● **What to work on**:
Condense the paragraph of the rabbit-hunting recollection below that begins "For years I listened" into two or three sentences, keeping its main facts.
** Excerpted passage follows **
I wouldn’t say I had a perfect childhood. I doubt anybody outside of a Disney movie actually does. But I grew up long before the nanny state decided to address every childhood problem. We simply found our own ways to cope. Mine was hunting. It was in my blood long before I had a gun. I used a BB gun or bow and arrow or just a stick. I was lucky enough to live in a very small town with plenty of woods within walking distance. When life got too hard, I just disappeared into the woods for a while and always emerged feeling better. I guess it formed the roots of my lifelong obsession.
For years I listened to my father and grandfather’s rabbit-hunting tales and knew I had to try it. I actually had a rabbit to my credit. When I was 8 years old we jumped on a brush pile at my uncle’s house until a rabbit hiding inside ran out, and I shot him on the run with a Daisy BB gun. I am sure luck played a major role, but I had credible witnesses and I became a hero at school. To maintain the status, I would never admit to anything less than supernatural skill.
But that was a cottontail, which for reasons I never understood we called “coonie rabbits.” Real rabbit hunting as I understood it then meant only varying hares, which we called “white rabbits.” (I know, I know, they are technically varying hares, but to this Vermonter they will always be “rabbits.”) They were the exotic big game of the moment and I longed to hunt them in the high country where snowshoes and beagles were as important as a gun.
I have always been hard to ignore and by the time I was 10, I had perfected the talent. With a kid in the household as hunting-crazy and persuasive as I was, things tended to happen sooner or later. It may have been a sincere desire to spend time with his oldest son that inspired Dad to buy the dog, but I suspect that it was more a quest for peace and quiet.
** End of Excerpted passage **
** Dataset section follows **
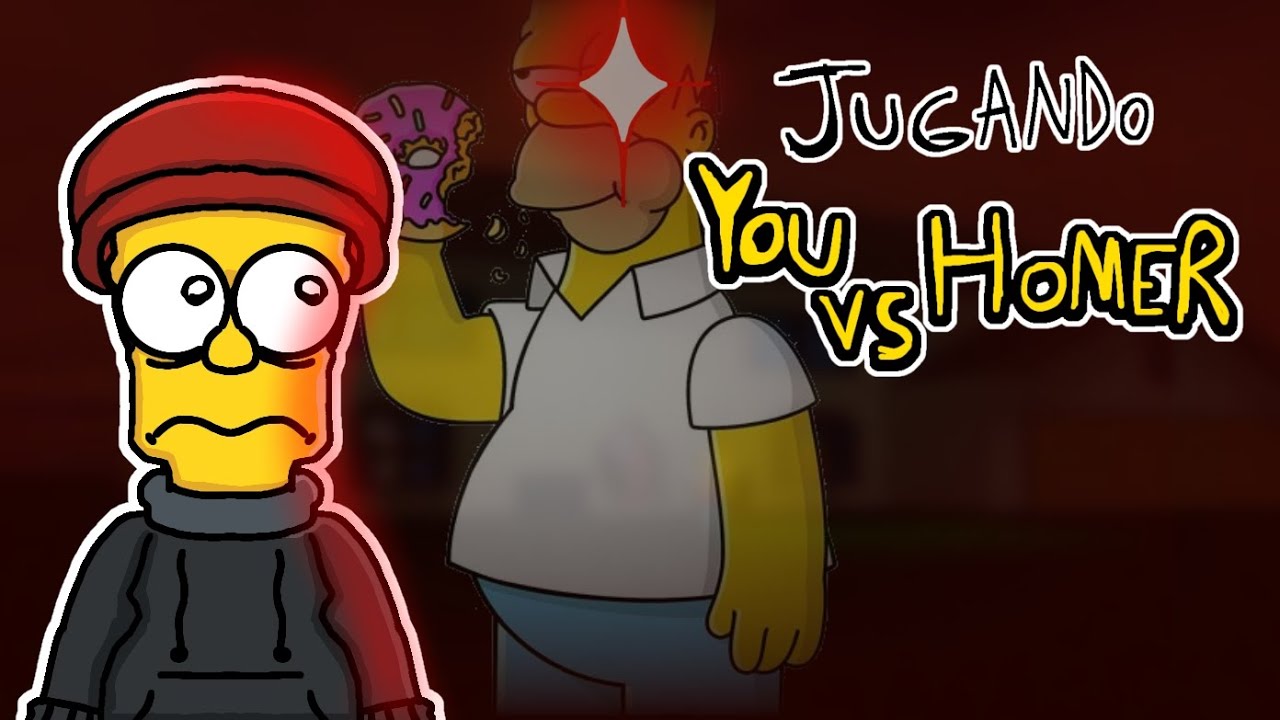 JUGANDO YOU VS HOMER (mi regreso a youtube)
** End of Dataset section **
● **Solution to the exercise**:
After years of hearing my father's and grandfather's rabbit-hunting stories, I had already taken a rabbit. At age 8, at my uncle's house, we jumped on a brush pile until a rabbit ran out, and I shot it on the run with a Daisy BB gun. Luck probably helped, but there were witnesses, so I became a hero at school and never admitted to anything less than supernatural skill.